Task to carry out: Reproduce all of the material word for word.

Source data:
■ ■ ■ ■
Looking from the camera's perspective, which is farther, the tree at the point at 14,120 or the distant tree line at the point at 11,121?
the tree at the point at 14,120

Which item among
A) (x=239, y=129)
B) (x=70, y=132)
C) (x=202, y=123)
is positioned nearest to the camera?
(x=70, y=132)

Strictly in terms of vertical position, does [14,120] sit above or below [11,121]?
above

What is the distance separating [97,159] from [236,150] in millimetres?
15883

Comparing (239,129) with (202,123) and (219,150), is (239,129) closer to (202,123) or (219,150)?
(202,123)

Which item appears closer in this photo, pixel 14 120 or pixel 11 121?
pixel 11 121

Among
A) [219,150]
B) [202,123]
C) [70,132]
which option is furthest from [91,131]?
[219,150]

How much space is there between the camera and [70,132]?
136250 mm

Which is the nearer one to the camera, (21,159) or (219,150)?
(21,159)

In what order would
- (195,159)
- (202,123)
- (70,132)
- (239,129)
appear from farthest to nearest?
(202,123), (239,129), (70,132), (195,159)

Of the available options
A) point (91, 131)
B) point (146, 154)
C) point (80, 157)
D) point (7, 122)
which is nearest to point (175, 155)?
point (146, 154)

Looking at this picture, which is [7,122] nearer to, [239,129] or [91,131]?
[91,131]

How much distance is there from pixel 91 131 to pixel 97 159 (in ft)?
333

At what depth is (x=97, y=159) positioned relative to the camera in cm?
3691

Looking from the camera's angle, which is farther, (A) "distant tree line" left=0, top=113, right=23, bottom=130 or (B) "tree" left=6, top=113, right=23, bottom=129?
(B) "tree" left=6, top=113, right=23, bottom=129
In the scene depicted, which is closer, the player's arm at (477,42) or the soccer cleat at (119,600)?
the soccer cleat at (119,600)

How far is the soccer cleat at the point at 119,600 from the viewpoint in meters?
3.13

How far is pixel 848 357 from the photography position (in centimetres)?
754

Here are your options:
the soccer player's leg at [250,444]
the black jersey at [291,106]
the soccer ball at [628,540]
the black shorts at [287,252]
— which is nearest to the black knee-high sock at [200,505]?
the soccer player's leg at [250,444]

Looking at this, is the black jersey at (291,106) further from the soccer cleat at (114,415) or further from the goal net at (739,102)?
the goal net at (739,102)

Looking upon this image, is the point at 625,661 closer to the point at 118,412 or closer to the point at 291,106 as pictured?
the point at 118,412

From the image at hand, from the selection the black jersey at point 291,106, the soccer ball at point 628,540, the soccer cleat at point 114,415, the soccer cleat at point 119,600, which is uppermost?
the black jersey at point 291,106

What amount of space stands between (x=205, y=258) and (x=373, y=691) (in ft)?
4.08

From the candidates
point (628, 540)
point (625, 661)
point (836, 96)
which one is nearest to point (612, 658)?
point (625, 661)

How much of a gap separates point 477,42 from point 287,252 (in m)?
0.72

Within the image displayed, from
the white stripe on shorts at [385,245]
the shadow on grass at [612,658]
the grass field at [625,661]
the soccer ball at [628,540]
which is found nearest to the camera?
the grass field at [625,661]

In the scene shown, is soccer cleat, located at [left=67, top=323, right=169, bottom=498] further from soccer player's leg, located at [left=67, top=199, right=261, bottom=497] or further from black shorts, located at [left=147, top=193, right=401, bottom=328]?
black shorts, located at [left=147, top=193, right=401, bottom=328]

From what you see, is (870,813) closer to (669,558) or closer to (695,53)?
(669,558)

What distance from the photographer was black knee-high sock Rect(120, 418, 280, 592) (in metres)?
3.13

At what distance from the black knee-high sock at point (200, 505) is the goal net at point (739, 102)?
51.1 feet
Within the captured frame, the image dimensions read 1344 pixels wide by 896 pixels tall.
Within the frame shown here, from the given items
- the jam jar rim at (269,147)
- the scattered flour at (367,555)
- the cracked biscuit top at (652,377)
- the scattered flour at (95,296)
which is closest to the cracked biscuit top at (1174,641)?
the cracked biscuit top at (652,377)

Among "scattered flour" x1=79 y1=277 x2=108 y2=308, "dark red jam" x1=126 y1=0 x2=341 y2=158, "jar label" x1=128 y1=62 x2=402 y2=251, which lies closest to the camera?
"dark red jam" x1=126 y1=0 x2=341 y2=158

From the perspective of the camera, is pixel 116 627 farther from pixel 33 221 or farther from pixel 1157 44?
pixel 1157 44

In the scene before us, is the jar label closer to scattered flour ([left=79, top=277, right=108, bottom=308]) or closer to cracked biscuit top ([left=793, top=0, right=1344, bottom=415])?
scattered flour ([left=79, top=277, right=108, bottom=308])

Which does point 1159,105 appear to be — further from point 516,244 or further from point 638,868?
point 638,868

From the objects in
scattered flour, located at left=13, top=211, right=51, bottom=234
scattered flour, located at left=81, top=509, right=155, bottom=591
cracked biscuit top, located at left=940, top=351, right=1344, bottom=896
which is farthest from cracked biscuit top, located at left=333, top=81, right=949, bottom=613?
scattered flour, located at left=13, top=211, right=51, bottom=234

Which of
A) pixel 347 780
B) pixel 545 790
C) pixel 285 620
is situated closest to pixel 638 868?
■ ■ ■ ■
Full answer:
Looking from the camera's perspective, which is farther, the tree at the point at 14,120 or the distant tree line at the point at 11,121?
the tree at the point at 14,120

Which item among
A) (x=239, y=129)
B) (x=70, y=132)
C) (x=202, y=123)
is positioned nearest to the camera?
(x=70, y=132)

Strictly in terms of vertical position, does [14,120] sit above or below [11,121]?
above

What is the distance separating [97,159] from [236,150] in millimetres?
15883

Comparing (239,129) with (202,123) and (219,150), is (239,129) closer to (202,123) or (219,150)?
(202,123)

Which item appears closer in this photo, pixel 14 120 or pixel 11 121?
pixel 11 121

Among
A) [219,150]
B) [202,123]
C) [70,132]
which option is furthest from [91,131]?
[219,150]

How much space is there between the camera and [70,132]?
136250 mm

Which is the nearer one to the camera, (21,159) or (219,150)?
(21,159)

In what order would
- (195,159)
- (202,123)
- (70,132)
- (239,129)
appear from farthest to nearest?
(202,123), (239,129), (70,132), (195,159)

Of the available options
A) point (91, 131)
B) point (146, 154)
C) point (80, 157)
D) point (7, 122)
which is nearest to point (175, 155)?
point (146, 154)

Looking at this picture, which is [7,122] nearer to, [239,129] or [91,131]?
[91,131]

How much distance is there from pixel 91 131 to pixel 97 159 (in ft)?
333

At what depth is (x=97, y=159) positioned relative to the camera in cm?
3691

Looking from the camera's angle, which is farther, (A) "distant tree line" left=0, top=113, right=23, bottom=130 or (B) "tree" left=6, top=113, right=23, bottom=129?
(B) "tree" left=6, top=113, right=23, bottom=129
In the scene depicted, which is closer, the player's arm at (477,42) or the soccer cleat at (119,600)?
the soccer cleat at (119,600)

How far is the soccer cleat at the point at 119,600 from the viewpoint in meters?
3.13

How far is pixel 848 357 from the photography position (in centimetres)?
754

Here are your options:
the soccer player's leg at [250,444]
the black jersey at [291,106]
the soccer ball at [628,540]
the black shorts at [287,252]
— which is nearest to the black knee-high sock at [200,505]?
the soccer player's leg at [250,444]

Looking at this, is the black jersey at (291,106) further from the soccer cleat at (114,415) or further from the goal net at (739,102)?
the goal net at (739,102)

Looking upon this image, is the point at 625,661 closer to the point at 118,412 or closer to the point at 291,106 as pictured?
the point at 118,412

From the image at hand, from the selection the black jersey at point 291,106, the soccer ball at point 628,540, the soccer cleat at point 114,415, the soccer cleat at point 119,600, which is uppermost?
the black jersey at point 291,106

What amount of space stands between (x=205, y=258) and (x=373, y=691) (in ft)?
4.08

From the candidates
point (628, 540)
point (625, 661)
point (836, 96)
which one is nearest to point (612, 658)?
point (625, 661)

How much of a gap separates point 477,42 from point 287,252 (in m)?
0.72

Within the image displayed, from
the white stripe on shorts at [385,245]
the shadow on grass at [612,658]
the grass field at [625,661]
the soccer ball at [628,540]
which is found nearest to the camera?
the grass field at [625,661]

In the scene shown, is soccer cleat, located at [left=67, top=323, right=169, bottom=498] further from soccer player's leg, located at [left=67, top=199, right=261, bottom=497] or further from black shorts, located at [left=147, top=193, right=401, bottom=328]?
black shorts, located at [left=147, top=193, right=401, bottom=328]

From what you see, is (870,813) closer to (669,558) or closer to (695,53)?
(669,558)

What distance from the photographer was black knee-high sock Rect(120, 418, 280, 592) (in metres)?
3.13

At what distance from the black knee-high sock at point (200, 505) is the goal net at point (739, 102)?
51.1 feet
Within the captured frame, the image dimensions read 1344 pixels wide by 896 pixels tall.
Within the frame shown here, from the given items
- the jam jar rim at (269,147)
- the scattered flour at (367,555)
- the cracked biscuit top at (652,377)
- the scattered flour at (95,296)
which is closest to the cracked biscuit top at (1174,641)?
the cracked biscuit top at (652,377)

Among "scattered flour" x1=79 y1=277 x2=108 y2=308, "dark red jam" x1=126 y1=0 x2=341 y2=158, "jar label" x1=128 y1=62 x2=402 y2=251, which lies closest to the camera?
"dark red jam" x1=126 y1=0 x2=341 y2=158

From the perspective of the camera, is pixel 116 627 farther from pixel 33 221 or farther from pixel 1157 44?
pixel 1157 44

In the scene before us, is the jar label closer to scattered flour ([left=79, top=277, right=108, bottom=308]) or closer to cracked biscuit top ([left=793, top=0, right=1344, bottom=415])?
scattered flour ([left=79, top=277, right=108, bottom=308])

Which does point 1159,105 appear to be — further from point 516,244 or further from point 638,868?
point 638,868

From the objects in
scattered flour, located at left=13, top=211, right=51, bottom=234
scattered flour, located at left=81, top=509, right=155, bottom=591
cracked biscuit top, located at left=940, top=351, right=1344, bottom=896
which is farthest from cracked biscuit top, located at left=333, top=81, right=949, bottom=613?
scattered flour, located at left=13, top=211, right=51, bottom=234

Which of
A) pixel 347 780
B) pixel 545 790
C) pixel 285 620
is situated closest to pixel 638 868?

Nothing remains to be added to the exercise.